The after-party for last night's Marc Jacobs show was just as much of a celebrity clusterfuck as the main event; held at the Gramercy Park Hotel, Jacobs' beautiful-person coterie was in attendance. After the jump, Gawker paparazzo Nikola Tamindzic stalks Marc, Mischa and...Jared Leto.
Nikola's full gallery available here.
Mischa Barton demonstrates exactly why God created blush.
Rufus Wainwright strikes a pose. You know, fashion show, posing... he's a songwriter, not a modeling genius. Let it go.
Vincent Gallo and Kim Gordon: one of these things is scarier than the other.
If you were wondering how, exactly, to exude unattainability, here's a start. Skinny bitch.
At right, Out EIC Aaron Hicklin is in big gay heaven.
Michelle Trachtenberg wonders if the goth thing is working for her. Guys, who wants to tell her?
We liked them better with their clothes off.

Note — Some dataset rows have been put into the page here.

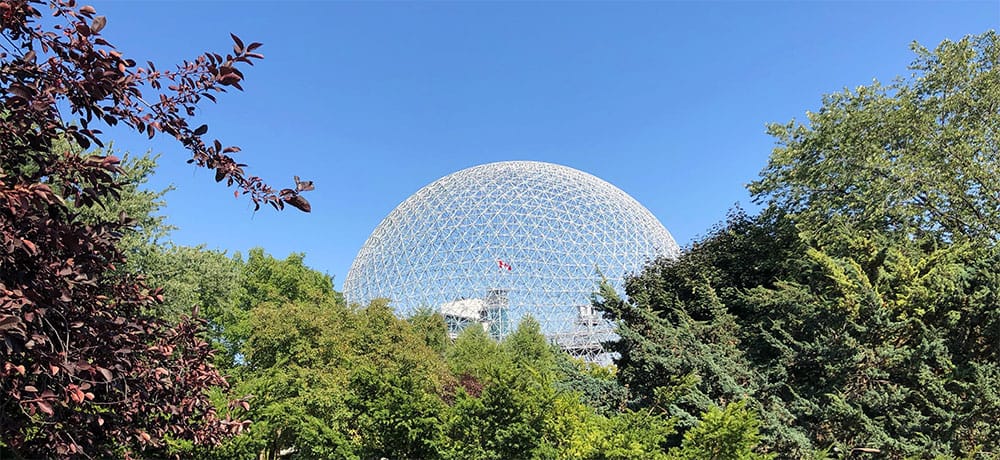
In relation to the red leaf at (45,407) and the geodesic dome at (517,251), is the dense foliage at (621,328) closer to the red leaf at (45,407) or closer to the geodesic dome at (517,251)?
the red leaf at (45,407)

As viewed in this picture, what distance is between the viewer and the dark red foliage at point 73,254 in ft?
Result: 7.34

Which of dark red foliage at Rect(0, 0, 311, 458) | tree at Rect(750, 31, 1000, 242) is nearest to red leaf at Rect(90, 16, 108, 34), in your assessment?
dark red foliage at Rect(0, 0, 311, 458)

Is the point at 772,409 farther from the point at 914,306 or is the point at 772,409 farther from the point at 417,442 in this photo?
the point at 417,442

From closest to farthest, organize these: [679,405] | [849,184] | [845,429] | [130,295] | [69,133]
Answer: [69,133]
[130,295]
[845,429]
[679,405]
[849,184]

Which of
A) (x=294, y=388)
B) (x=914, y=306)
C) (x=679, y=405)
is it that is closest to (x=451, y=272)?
(x=294, y=388)

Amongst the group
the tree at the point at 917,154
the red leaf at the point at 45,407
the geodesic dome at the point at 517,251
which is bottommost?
the red leaf at the point at 45,407

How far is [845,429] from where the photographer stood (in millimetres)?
10375

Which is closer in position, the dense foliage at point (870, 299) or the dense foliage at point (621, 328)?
the dense foliage at point (621, 328)

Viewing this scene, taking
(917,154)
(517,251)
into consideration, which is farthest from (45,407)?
(517,251)

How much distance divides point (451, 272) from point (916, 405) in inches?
1157

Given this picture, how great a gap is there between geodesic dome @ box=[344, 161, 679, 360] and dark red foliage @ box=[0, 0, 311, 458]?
3266cm

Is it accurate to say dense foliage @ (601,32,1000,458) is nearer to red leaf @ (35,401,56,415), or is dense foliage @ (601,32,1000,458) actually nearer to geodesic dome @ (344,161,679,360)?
red leaf @ (35,401,56,415)

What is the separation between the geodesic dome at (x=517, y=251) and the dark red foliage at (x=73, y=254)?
1286 inches

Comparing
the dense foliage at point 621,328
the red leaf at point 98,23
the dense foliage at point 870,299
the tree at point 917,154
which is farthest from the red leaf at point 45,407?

New York's bravest bravely come as close as they ever will to Dita Von Teese's breasts.
Requisite Lepore.
Dita Von Teese and model Karen Elson: "So, is your husband as absurdly weird as mine is?"
No, Jared Leto, fuck you.
Marc Jacobs watches a video of his show maybe an hour after the fact. It feels so good, he actually needed the cigarette.
Lil' Kim thanks you for your support during this time of difficult, post-incarceration bloating.